Copy the items below back out verbatim, omitting the pictures.

(begin)

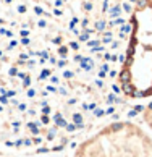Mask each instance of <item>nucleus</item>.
Listing matches in <instances>:
<instances>
[{
  "instance_id": "obj_1",
  "label": "nucleus",
  "mask_w": 152,
  "mask_h": 157,
  "mask_svg": "<svg viewBox=\"0 0 152 157\" xmlns=\"http://www.w3.org/2000/svg\"><path fill=\"white\" fill-rule=\"evenodd\" d=\"M134 0H0V154L50 155L128 113L118 73Z\"/></svg>"
},
{
  "instance_id": "obj_2",
  "label": "nucleus",
  "mask_w": 152,
  "mask_h": 157,
  "mask_svg": "<svg viewBox=\"0 0 152 157\" xmlns=\"http://www.w3.org/2000/svg\"><path fill=\"white\" fill-rule=\"evenodd\" d=\"M118 88L131 104L152 97V0H134Z\"/></svg>"
},
{
  "instance_id": "obj_3",
  "label": "nucleus",
  "mask_w": 152,
  "mask_h": 157,
  "mask_svg": "<svg viewBox=\"0 0 152 157\" xmlns=\"http://www.w3.org/2000/svg\"><path fill=\"white\" fill-rule=\"evenodd\" d=\"M70 157H152V133L131 118H115L71 147Z\"/></svg>"
},
{
  "instance_id": "obj_4",
  "label": "nucleus",
  "mask_w": 152,
  "mask_h": 157,
  "mask_svg": "<svg viewBox=\"0 0 152 157\" xmlns=\"http://www.w3.org/2000/svg\"><path fill=\"white\" fill-rule=\"evenodd\" d=\"M139 118H141V123L152 133V99L139 110Z\"/></svg>"
},
{
  "instance_id": "obj_5",
  "label": "nucleus",
  "mask_w": 152,
  "mask_h": 157,
  "mask_svg": "<svg viewBox=\"0 0 152 157\" xmlns=\"http://www.w3.org/2000/svg\"><path fill=\"white\" fill-rule=\"evenodd\" d=\"M0 157H26V155H15V154H0Z\"/></svg>"
}]
</instances>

(end)

| Result of this task |
Mask each instance of <item>nucleus</item>.
Listing matches in <instances>:
<instances>
[{
  "instance_id": "obj_1",
  "label": "nucleus",
  "mask_w": 152,
  "mask_h": 157,
  "mask_svg": "<svg viewBox=\"0 0 152 157\" xmlns=\"http://www.w3.org/2000/svg\"><path fill=\"white\" fill-rule=\"evenodd\" d=\"M134 0H0V154L50 155L128 113L118 73Z\"/></svg>"
},
{
  "instance_id": "obj_2",
  "label": "nucleus",
  "mask_w": 152,
  "mask_h": 157,
  "mask_svg": "<svg viewBox=\"0 0 152 157\" xmlns=\"http://www.w3.org/2000/svg\"><path fill=\"white\" fill-rule=\"evenodd\" d=\"M118 88L131 104L152 97V0H134Z\"/></svg>"
},
{
  "instance_id": "obj_3",
  "label": "nucleus",
  "mask_w": 152,
  "mask_h": 157,
  "mask_svg": "<svg viewBox=\"0 0 152 157\" xmlns=\"http://www.w3.org/2000/svg\"><path fill=\"white\" fill-rule=\"evenodd\" d=\"M70 157H152V133L131 118H115L71 147Z\"/></svg>"
},
{
  "instance_id": "obj_4",
  "label": "nucleus",
  "mask_w": 152,
  "mask_h": 157,
  "mask_svg": "<svg viewBox=\"0 0 152 157\" xmlns=\"http://www.w3.org/2000/svg\"><path fill=\"white\" fill-rule=\"evenodd\" d=\"M139 118H141V123L152 133V99L139 110Z\"/></svg>"
},
{
  "instance_id": "obj_5",
  "label": "nucleus",
  "mask_w": 152,
  "mask_h": 157,
  "mask_svg": "<svg viewBox=\"0 0 152 157\" xmlns=\"http://www.w3.org/2000/svg\"><path fill=\"white\" fill-rule=\"evenodd\" d=\"M0 157H26V155H15V154H0Z\"/></svg>"
}]
</instances>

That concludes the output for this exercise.